:: TEXT TO READ ::
Diversity

Ali Michael Discusses Racism with Faculty and Staff

On Monday, Jan. 4, as students savored the final day of winter break, St. Stephen’s faculty and staff attended in-service meetings and special programming. As part of the school’s ongoing diversity, equity and inclusion (DEI) work, guest speaker Ali Michael, Ph.D., engaged employees in a two-hour interactive discussion on Zoom about racism in American schools.
 
Co-founder and co-director of the Race Institute for K-12 Educators, Michael teaches in the Diversity and Inclusion Program at Princeton University and is author of several books, including “Raising Race Questions: Whiteness, Inquiry and Education.”
 
Michael told program participants that as a white girl growing up in a predominately white, affluent suburb of Pittsburgh, she was unaware of the different worlds that white people and people of color can live in. “I didn't grow up talking about race or even realizing that racism impacted my life,” she said. “I grew up, as many white children do today, thinking that racism had nothing to do with me.”
:::
:: SUPPLIED MATERIAL ::
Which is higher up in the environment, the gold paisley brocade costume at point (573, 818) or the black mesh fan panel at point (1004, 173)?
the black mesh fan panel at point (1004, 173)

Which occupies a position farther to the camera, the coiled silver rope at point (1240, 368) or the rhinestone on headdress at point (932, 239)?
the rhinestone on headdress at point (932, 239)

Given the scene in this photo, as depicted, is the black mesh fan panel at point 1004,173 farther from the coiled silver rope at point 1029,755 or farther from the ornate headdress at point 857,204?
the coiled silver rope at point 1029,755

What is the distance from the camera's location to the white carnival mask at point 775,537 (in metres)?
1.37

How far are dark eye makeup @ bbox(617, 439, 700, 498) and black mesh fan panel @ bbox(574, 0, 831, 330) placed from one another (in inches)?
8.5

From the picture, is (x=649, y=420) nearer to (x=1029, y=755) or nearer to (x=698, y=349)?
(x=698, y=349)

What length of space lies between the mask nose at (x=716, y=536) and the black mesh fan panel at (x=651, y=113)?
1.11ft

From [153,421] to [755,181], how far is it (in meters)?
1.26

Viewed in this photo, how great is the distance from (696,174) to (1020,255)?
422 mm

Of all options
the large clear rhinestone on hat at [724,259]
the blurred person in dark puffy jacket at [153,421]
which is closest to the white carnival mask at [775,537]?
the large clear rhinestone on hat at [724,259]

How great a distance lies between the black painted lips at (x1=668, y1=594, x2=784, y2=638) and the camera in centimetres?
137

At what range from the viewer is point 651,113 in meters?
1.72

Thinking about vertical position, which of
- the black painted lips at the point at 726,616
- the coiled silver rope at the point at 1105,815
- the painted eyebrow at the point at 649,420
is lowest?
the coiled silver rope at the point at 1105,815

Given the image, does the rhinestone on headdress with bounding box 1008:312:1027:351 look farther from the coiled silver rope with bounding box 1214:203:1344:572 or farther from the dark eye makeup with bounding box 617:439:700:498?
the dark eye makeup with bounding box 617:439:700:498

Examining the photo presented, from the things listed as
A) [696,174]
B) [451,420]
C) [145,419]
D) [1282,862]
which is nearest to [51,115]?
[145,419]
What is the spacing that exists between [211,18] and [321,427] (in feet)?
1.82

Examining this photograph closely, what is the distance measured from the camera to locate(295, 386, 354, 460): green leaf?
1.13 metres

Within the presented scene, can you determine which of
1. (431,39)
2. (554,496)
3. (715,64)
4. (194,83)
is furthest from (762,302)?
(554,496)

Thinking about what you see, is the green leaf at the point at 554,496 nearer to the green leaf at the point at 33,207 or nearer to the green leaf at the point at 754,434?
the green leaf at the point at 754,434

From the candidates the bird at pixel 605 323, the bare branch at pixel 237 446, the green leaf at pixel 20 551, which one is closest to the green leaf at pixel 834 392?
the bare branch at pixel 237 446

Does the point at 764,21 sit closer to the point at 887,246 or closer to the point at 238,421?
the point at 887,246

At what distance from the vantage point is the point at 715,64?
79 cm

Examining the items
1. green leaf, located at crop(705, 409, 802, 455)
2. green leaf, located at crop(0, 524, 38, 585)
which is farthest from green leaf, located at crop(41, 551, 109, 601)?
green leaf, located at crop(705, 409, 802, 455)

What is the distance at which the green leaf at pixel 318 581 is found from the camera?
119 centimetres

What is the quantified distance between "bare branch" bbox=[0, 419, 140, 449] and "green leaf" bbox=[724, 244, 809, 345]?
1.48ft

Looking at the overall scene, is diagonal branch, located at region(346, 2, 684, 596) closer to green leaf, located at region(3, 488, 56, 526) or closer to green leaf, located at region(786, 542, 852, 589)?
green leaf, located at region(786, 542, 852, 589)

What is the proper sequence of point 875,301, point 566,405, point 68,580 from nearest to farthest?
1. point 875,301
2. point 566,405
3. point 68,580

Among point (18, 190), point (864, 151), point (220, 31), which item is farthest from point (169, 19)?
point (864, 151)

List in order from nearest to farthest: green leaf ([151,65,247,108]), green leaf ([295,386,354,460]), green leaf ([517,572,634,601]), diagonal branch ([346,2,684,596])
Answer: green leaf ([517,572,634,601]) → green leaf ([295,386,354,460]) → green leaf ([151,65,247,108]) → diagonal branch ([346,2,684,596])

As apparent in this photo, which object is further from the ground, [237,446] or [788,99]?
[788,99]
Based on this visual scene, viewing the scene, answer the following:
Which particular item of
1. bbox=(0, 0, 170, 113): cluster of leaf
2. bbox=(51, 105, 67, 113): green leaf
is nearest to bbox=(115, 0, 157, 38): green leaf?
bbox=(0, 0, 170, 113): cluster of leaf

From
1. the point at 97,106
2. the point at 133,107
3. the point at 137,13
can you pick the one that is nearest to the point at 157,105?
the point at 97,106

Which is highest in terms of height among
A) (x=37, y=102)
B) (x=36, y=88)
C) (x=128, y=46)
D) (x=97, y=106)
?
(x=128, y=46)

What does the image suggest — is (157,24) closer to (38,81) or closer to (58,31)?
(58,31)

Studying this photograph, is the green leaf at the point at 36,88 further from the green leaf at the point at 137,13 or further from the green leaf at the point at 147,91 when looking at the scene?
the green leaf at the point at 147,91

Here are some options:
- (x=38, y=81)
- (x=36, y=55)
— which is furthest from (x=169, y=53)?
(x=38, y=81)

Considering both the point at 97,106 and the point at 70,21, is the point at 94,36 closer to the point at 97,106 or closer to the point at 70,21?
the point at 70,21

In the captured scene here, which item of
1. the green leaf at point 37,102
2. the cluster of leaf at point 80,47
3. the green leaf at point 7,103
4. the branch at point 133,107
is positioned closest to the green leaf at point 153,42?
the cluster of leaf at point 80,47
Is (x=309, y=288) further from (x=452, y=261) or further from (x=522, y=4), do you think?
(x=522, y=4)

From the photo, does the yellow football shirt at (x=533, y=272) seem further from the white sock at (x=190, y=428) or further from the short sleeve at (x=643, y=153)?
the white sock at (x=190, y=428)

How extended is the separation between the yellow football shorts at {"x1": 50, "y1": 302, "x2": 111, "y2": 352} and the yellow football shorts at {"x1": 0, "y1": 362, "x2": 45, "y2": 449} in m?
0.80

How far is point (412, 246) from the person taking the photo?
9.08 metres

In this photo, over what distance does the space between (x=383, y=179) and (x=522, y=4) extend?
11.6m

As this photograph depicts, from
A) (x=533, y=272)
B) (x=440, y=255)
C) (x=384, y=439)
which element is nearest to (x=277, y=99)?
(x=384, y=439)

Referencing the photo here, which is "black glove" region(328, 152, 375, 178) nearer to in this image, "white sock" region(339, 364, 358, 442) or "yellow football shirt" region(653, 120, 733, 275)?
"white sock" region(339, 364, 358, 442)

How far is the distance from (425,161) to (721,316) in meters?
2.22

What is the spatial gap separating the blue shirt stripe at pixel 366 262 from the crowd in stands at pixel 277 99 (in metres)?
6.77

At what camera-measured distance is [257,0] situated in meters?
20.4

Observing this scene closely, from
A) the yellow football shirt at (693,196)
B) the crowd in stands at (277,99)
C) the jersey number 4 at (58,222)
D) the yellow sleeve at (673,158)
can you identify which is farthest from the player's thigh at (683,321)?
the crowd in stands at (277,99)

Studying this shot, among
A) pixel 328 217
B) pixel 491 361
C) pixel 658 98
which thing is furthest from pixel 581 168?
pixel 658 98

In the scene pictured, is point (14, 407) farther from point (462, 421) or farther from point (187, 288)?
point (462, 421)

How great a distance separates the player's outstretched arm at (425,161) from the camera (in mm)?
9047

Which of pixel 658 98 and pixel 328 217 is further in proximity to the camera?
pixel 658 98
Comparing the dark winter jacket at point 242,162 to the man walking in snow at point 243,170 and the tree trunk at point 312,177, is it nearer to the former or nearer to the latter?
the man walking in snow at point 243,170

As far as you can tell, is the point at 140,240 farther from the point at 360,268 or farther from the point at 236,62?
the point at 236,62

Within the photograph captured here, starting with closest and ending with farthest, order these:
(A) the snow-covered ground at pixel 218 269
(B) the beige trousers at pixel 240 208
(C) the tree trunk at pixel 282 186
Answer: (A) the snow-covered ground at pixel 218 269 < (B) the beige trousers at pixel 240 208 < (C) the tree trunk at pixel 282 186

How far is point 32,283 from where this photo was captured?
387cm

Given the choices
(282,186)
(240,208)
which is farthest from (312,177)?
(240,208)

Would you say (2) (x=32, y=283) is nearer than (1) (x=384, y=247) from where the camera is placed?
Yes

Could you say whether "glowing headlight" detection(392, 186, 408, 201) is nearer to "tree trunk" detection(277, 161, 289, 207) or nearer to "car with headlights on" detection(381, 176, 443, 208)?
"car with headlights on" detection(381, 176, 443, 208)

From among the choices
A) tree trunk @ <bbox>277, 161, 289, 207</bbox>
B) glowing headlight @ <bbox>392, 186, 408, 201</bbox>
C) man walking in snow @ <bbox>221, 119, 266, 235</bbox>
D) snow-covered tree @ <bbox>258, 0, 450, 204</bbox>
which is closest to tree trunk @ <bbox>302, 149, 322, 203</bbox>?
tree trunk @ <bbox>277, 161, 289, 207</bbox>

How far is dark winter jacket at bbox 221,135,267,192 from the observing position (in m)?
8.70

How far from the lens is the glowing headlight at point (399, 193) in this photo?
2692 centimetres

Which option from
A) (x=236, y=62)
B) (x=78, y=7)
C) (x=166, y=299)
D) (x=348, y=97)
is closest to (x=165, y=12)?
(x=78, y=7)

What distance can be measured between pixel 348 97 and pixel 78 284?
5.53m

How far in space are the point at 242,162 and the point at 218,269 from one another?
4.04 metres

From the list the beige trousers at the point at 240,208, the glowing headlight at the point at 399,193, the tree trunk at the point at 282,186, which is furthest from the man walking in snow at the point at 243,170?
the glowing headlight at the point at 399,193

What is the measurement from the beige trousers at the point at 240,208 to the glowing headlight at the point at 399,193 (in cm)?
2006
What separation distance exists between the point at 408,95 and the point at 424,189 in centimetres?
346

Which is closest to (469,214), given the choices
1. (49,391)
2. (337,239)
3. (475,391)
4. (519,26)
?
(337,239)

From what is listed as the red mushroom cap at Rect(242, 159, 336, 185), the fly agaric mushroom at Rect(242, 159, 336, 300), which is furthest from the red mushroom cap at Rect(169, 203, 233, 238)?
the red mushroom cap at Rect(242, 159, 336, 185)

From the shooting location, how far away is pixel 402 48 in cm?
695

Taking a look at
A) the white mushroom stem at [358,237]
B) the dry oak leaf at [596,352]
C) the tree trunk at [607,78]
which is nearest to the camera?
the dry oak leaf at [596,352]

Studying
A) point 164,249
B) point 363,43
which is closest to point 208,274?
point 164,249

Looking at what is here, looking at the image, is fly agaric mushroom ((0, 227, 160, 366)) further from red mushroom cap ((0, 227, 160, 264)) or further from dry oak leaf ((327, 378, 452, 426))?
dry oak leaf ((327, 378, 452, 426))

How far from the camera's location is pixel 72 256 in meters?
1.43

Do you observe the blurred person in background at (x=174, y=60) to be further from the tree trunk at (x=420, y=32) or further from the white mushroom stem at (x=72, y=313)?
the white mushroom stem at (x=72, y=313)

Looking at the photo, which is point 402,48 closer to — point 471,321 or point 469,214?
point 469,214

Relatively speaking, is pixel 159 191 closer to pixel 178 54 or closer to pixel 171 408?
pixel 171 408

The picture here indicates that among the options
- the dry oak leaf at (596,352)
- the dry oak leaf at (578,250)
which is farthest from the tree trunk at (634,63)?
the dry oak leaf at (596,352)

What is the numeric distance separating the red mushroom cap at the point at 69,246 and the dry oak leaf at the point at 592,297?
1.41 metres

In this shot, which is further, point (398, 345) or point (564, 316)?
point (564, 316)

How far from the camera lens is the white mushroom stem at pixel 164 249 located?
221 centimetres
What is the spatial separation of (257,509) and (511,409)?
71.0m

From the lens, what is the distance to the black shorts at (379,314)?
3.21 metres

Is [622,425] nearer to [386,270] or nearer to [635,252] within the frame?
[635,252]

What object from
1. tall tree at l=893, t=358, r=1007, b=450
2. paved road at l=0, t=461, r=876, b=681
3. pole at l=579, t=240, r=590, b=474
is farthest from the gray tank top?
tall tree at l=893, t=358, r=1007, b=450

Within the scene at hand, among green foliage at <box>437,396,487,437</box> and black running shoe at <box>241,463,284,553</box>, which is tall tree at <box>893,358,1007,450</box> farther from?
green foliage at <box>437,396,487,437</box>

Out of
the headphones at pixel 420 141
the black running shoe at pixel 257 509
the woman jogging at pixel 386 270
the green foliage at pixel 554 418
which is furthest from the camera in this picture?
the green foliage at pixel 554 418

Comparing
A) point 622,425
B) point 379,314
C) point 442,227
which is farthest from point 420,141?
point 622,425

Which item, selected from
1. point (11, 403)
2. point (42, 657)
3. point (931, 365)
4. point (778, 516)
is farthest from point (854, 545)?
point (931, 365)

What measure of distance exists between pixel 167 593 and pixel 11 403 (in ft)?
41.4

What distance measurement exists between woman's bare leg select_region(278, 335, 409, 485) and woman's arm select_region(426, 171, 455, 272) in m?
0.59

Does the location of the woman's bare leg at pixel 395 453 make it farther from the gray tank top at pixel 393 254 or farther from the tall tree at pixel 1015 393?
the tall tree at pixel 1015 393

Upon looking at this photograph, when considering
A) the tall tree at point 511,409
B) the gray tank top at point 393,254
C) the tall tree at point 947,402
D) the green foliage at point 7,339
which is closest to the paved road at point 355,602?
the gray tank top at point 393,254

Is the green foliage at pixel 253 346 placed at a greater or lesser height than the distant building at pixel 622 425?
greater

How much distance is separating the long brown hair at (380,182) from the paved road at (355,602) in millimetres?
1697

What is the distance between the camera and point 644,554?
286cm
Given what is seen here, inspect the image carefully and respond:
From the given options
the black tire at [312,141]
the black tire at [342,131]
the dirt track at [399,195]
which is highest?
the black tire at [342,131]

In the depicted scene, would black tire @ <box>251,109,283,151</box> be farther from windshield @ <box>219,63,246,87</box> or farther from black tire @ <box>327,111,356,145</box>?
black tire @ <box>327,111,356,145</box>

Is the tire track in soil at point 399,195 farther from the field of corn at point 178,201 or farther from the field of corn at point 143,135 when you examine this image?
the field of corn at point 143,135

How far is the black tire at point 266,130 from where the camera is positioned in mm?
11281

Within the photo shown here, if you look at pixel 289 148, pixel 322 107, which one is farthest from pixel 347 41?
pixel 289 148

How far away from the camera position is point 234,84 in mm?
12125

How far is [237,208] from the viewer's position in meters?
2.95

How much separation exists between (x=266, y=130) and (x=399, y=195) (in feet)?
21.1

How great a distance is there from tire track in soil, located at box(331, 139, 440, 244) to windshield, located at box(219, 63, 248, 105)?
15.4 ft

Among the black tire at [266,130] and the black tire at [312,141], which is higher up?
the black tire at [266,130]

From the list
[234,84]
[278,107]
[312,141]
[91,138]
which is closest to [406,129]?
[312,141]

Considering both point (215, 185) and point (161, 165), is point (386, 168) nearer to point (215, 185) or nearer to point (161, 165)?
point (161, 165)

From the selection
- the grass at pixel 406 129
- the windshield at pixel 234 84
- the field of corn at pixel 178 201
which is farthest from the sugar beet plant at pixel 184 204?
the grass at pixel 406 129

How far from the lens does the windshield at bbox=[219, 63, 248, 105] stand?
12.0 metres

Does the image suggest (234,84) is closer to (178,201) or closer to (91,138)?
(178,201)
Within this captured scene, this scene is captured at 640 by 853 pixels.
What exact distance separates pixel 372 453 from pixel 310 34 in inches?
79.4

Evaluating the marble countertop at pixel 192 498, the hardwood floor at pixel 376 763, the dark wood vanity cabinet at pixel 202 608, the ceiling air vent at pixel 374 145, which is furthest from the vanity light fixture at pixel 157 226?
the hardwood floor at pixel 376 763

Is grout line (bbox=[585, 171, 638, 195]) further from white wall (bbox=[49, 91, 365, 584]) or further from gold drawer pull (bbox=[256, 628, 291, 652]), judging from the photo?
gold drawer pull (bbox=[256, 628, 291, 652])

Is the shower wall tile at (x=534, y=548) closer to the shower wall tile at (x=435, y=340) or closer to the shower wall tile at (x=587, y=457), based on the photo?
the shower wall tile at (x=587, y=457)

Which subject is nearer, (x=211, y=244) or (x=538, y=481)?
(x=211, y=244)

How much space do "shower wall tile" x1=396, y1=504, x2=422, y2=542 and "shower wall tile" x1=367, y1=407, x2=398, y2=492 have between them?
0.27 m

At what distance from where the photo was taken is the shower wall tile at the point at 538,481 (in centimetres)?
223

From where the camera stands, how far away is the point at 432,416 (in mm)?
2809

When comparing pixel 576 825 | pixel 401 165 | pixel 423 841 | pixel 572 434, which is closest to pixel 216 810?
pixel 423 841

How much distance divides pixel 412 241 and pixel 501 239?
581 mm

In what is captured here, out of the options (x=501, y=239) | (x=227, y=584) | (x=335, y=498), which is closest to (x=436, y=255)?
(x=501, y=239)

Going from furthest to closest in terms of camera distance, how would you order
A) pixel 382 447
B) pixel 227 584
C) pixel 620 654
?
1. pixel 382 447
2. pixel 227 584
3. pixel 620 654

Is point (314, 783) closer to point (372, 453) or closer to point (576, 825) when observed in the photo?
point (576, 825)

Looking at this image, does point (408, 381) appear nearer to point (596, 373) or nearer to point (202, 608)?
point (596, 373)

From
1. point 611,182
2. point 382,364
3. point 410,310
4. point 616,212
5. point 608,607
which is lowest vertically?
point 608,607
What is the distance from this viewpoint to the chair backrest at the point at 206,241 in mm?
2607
:::
PROBLEM » Please retype the whole article on Ali Michael's discussion of racism with faculty and staff, word for word.

COMPLETE RESPONSE »
Diversity

Ali Michael Discusses Racism with Faculty and Staff

On Monday, Jan. 4, as students savored the final day of winter break, St. Stephen’s faculty and staff attended in-service meetings and special programming. As part of the school’s ongoing diversity, equity and inclusion (DEI) work, guest speaker Ali Michael, Ph.D., engaged employees in a two-hour interactive discussion on Zoom about racism in American schools.
 
Co-founder and co-director of the Race Institute for K-12 Educators, Michael teaches in the Diversity and Inclusion Program at Princeton University and is author of several books, including “Raising Race Questions: Whiteness, Inquiry and Education.”
 
Michael told program participants that as a white girl growing up in a predominately white, affluent suburb of Pittsburgh, she was unaware of the different worlds that white people and people of color can live in. “I didn't grow up talking about race or even realizing that racism impacted my life,” she said. “I grew up, as many white children do today, thinking that racism had nothing to do with me.”